Book Review: Designing Data-Intensive Applications
Data is the king. The purpose of the software that we build is to operate on data. But doing that efficiently and reliably at scale is hard. ‘Designing Data-Intensive Applications’ attempts to give you knowledge and tools to do that.
Can You Handle Your Data?
If you try to look at a software industry from 5,000 feet, what are you likely to see? Lots of code, right? What else? A lot of data. Huge volumes of data. It does not matter what you do as a software engineer - most likely you are handling data of some sort. And the sheer volume of that data is getting bigger every day.
As the volume of data grows, requirements for data processing systems grow as well. It is no longer sufficient to store data in a file or even in a database. Often, it is not even sufficient to process data on a single computer!
Various tools have been developed to facilitate data processing. SQL databases, NoSQL databases, graph databases, map-reduce systems, and many others. How do you use them effectively? How do you do it at scale? When your system is distributed? And when it needs to be 100% reliable? It is no easy task. You need to have an in-depth understanding of what is going on under the hood of those tools to be able to make good design decisions.
Martin Kleppmann is a researcher of distributed systems at the University of Cambridge, UK. He is also a software engineer who built big data processing systems. His book ‘Designing Data-Intensive Applications’ gives in-depth look at what does it take to build data-intensive systems.
What can you learn
- How to build the simplest database engine in just a few lines of bash code
- What are the fundamental ideas and approaches behind different database types (SQL, NoSQL, etc)
- How to build reliable distributed systems for data processing
- What are the problems with such systems and how to solve them
- What existing data processing tools and approaches exist and how you can use them.
What’s Inside
The books deliver knowledge from the ground up.
First, the author talks about how data is laid out at a low level: how database engines store data on a disk. The book goes into details about writing and reading data, different ways to index data. There’s plenty of information about different approaches for database organization (row-based or column-based storage, key-value storage, etc), what they excel at and why.
Next, the author talks about data in a distributed environment. The book goes in-depth about replication and partitioning, transactions and consistency, how those things affect or contradict each other. The book provides details of how to take into account unreliable networks, clock mismatches, and many other things when building distributed data processing system.
Finally, the book discusses how all those technologies and approaches are used in real life. You can learn about batch and stream data processing, about details of map-reduce technique, what they can and can’t do. The book concludes with the author’s view of the future of data systems and data processing ethics.
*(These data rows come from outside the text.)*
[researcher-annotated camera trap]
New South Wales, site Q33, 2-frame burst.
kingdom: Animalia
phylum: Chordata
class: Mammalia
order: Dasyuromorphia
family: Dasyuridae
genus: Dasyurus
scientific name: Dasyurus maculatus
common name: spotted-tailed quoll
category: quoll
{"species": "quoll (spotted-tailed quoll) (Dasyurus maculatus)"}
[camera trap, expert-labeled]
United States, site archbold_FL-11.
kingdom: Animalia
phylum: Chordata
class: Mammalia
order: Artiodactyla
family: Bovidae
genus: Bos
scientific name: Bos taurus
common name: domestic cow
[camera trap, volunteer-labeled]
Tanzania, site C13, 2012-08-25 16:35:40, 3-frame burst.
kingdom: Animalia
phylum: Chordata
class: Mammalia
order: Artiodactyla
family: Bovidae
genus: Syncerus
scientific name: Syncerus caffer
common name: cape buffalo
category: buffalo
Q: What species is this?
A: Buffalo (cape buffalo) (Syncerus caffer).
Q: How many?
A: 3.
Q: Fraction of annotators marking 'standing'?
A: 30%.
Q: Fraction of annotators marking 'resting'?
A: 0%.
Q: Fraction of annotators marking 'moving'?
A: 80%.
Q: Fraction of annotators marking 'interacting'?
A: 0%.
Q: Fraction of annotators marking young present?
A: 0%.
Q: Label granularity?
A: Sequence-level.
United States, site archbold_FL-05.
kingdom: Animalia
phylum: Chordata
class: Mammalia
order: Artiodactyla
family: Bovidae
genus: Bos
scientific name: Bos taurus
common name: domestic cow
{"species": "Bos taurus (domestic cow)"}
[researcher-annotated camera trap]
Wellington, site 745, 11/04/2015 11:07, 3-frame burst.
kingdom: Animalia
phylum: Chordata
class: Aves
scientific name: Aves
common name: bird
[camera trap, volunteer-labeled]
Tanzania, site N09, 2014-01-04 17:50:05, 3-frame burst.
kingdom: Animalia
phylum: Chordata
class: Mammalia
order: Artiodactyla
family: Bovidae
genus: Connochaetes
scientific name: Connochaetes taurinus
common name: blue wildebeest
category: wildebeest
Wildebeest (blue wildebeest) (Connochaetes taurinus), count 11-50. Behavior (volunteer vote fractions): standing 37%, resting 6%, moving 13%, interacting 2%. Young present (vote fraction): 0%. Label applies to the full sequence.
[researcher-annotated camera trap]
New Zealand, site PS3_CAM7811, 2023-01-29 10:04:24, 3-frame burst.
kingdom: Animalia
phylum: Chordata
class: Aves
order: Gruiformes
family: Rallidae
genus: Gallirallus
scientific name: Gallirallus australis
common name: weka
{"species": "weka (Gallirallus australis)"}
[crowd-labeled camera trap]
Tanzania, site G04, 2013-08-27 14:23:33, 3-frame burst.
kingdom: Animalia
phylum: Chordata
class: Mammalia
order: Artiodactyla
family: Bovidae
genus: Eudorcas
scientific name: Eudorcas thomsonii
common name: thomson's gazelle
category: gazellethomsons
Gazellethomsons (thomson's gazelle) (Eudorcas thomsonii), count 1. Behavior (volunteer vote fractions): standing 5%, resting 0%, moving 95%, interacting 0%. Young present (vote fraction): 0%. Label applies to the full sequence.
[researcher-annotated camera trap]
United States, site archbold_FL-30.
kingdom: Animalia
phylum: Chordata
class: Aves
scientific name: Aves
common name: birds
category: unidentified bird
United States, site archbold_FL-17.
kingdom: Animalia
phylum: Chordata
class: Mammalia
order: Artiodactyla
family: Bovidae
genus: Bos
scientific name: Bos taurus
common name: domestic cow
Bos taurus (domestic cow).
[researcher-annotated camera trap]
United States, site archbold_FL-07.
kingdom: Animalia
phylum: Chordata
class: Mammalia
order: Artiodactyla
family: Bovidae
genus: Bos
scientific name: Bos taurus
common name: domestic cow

The book is filled with examples and detailed explanations. It is very dense, like a 2-year university course compressed into a single book. What I personally liked about this book, is that it provides so much knowledge that is easy to apply, it goes into intricate details of processing large volumes of data, yet keeps perspective on the high-level picture.
Summary
Software designs and requirements change all the time, but fundamental principles do not. I think that this book is a great way to learn fundamental principles that allow building reliable distributed systems to process data at scale. It is not an easy read, not something you can go through fast or remember in great detail. But I feel it is a book that has an important place on a software engineer’s bookshelf. I can be both great learning material and a reliable reference for the future.